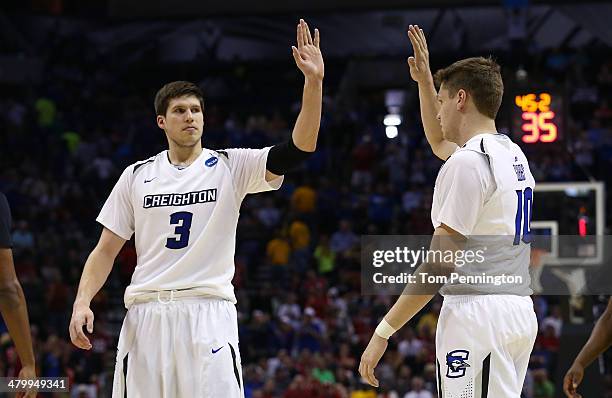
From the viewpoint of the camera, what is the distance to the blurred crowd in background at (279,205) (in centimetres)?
1683

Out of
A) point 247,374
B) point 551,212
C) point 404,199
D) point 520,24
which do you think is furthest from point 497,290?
point 520,24

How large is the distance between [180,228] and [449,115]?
1.75 m

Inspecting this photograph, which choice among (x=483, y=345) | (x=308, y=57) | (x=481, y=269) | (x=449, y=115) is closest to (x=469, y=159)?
(x=449, y=115)

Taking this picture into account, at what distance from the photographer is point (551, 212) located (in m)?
12.4

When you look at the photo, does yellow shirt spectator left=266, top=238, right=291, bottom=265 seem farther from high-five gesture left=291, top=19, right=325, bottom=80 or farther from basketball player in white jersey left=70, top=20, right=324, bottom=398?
high-five gesture left=291, top=19, right=325, bottom=80

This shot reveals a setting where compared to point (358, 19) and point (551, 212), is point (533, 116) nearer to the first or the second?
point (551, 212)

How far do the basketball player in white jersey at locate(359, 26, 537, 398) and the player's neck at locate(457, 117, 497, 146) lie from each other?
0.06 metres

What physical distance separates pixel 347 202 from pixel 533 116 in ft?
34.9

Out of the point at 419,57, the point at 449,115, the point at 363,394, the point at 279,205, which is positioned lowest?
the point at 363,394

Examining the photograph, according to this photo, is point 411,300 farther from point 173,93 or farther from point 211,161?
point 173,93

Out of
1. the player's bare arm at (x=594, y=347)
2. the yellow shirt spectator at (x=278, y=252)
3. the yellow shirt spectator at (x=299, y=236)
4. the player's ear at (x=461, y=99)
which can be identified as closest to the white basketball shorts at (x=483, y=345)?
the player's ear at (x=461, y=99)

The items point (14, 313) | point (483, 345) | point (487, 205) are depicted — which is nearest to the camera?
point (483, 345)

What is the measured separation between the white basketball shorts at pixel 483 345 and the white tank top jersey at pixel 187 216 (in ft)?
4.89

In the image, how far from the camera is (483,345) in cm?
545
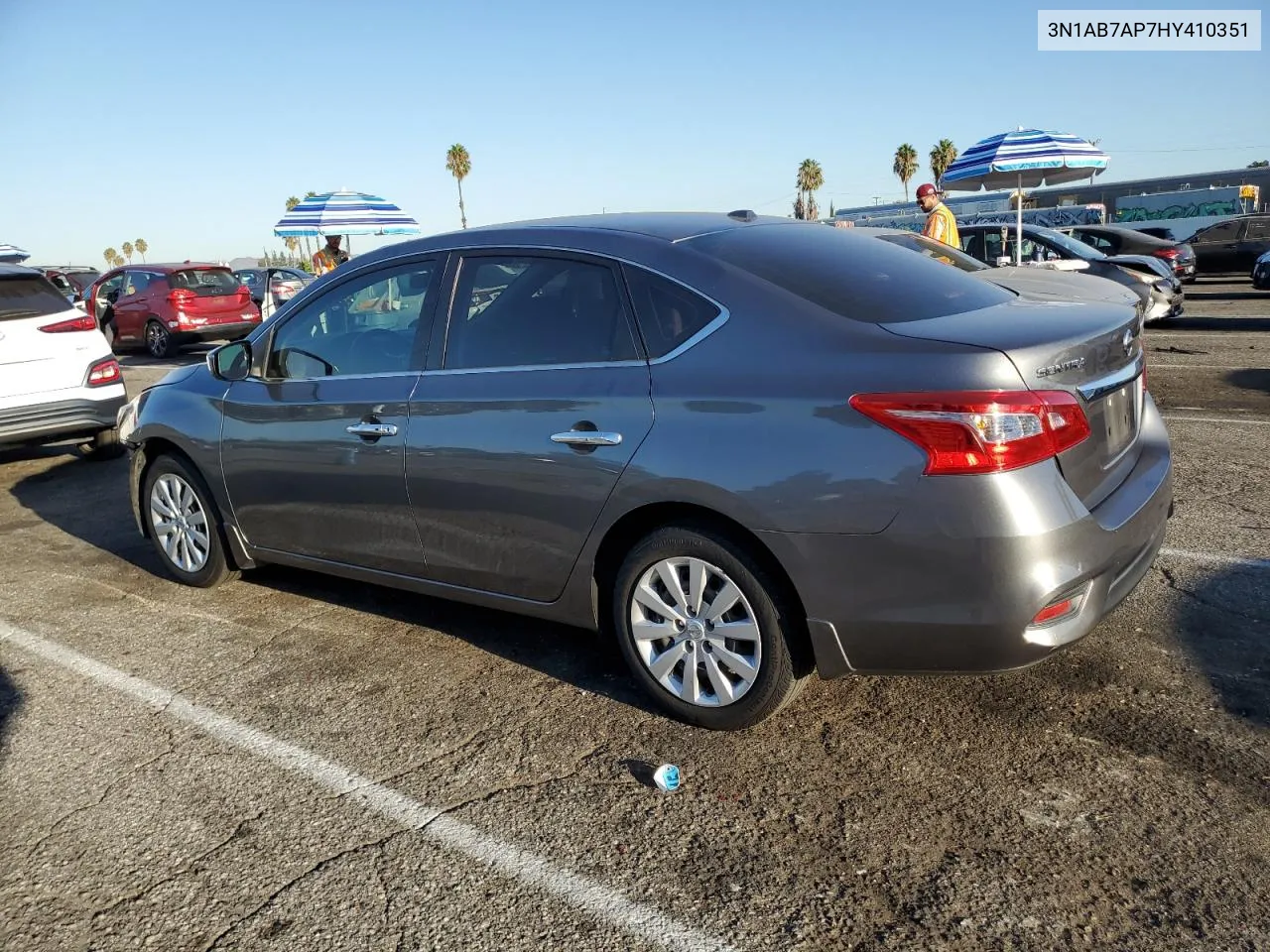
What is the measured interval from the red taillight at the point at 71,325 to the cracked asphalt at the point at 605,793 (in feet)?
13.8

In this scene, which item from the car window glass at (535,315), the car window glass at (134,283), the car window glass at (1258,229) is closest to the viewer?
the car window glass at (535,315)

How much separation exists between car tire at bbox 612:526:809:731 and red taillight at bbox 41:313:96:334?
6464 mm

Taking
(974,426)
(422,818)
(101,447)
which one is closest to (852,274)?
(974,426)

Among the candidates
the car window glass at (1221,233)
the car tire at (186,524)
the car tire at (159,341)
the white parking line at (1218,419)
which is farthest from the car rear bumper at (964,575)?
the car window glass at (1221,233)

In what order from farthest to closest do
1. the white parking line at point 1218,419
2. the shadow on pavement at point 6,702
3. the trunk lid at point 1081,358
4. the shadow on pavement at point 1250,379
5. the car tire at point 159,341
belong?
the car tire at point 159,341
the shadow on pavement at point 1250,379
the white parking line at point 1218,419
the shadow on pavement at point 6,702
the trunk lid at point 1081,358

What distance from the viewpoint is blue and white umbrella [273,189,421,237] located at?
18.7m

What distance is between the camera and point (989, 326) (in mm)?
3191

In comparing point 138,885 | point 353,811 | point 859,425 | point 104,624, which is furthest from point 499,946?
point 104,624

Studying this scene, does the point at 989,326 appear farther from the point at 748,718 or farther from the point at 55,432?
the point at 55,432

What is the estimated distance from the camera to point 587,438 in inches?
137

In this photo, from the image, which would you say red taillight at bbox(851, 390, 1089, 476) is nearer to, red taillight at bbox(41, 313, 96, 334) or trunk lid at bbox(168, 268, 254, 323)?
red taillight at bbox(41, 313, 96, 334)

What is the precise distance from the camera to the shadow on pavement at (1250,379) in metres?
8.84

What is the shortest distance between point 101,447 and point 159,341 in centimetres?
978

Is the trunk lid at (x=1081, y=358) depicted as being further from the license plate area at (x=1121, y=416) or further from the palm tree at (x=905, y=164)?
the palm tree at (x=905, y=164)
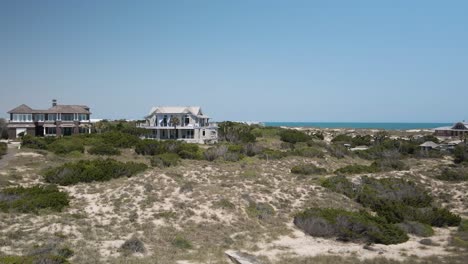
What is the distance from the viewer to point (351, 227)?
23.4 metres

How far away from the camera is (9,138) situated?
57.8m

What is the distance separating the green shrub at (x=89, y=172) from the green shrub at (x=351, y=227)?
15.1 metres

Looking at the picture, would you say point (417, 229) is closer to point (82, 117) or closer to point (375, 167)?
point (375, 167)

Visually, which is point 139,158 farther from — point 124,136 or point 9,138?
point 9,138

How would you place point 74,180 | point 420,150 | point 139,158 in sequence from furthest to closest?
1. point 420,150
2. point 139,158
3. point 74,180

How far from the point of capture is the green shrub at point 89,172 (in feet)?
96.1

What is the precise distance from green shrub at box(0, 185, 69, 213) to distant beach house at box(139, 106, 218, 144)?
117 feet

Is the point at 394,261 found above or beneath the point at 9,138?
beneath

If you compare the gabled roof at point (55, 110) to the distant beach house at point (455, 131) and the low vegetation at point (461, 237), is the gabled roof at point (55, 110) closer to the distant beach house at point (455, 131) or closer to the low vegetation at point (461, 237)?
the low vegetation at point (461, 237)

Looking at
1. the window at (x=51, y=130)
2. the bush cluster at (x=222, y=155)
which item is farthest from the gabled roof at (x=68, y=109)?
the bush cluster at (x=222, y=155)

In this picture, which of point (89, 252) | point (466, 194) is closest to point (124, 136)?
point (89, 252)

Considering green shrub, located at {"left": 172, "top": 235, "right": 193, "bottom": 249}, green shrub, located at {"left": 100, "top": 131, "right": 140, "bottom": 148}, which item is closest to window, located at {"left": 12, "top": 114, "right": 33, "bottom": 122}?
green shrub, located at {"left": 100, "top": 131, "right": 140, "bottom": 148}

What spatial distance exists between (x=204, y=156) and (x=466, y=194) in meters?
24.7

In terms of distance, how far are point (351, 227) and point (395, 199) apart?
375 inches
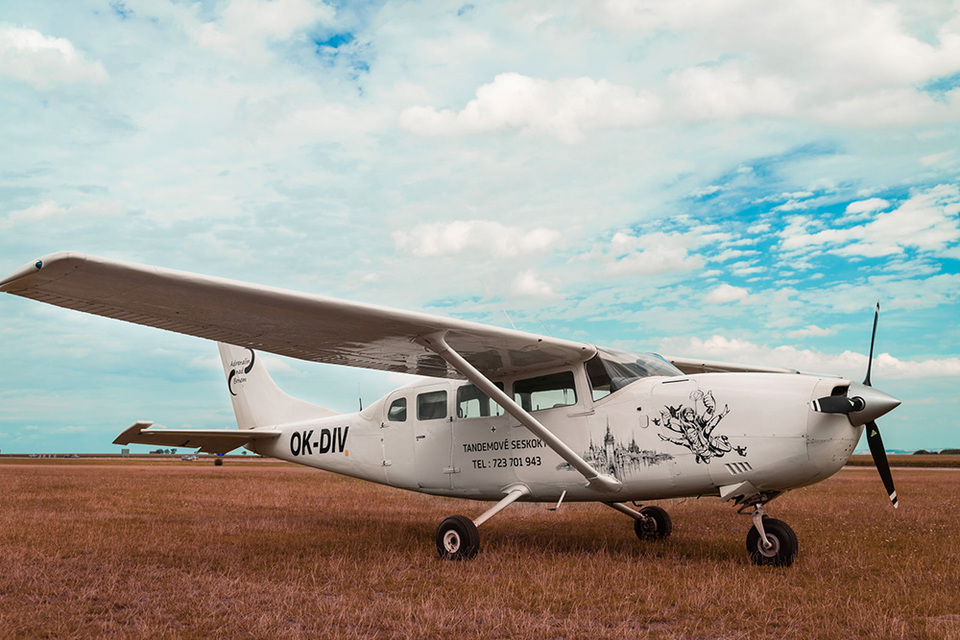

#### What the task asks:
Find every line in the entries above that contains the word "exists", and copy each of those lines out in full.

#### Output for this task:
How much separation exists between car tire at bbox 612:526:809:731 and red taillight at bbox 41:313:96:334?
What spatial distance exists between (x=204, y=156) and (x=466, y=194) in meters?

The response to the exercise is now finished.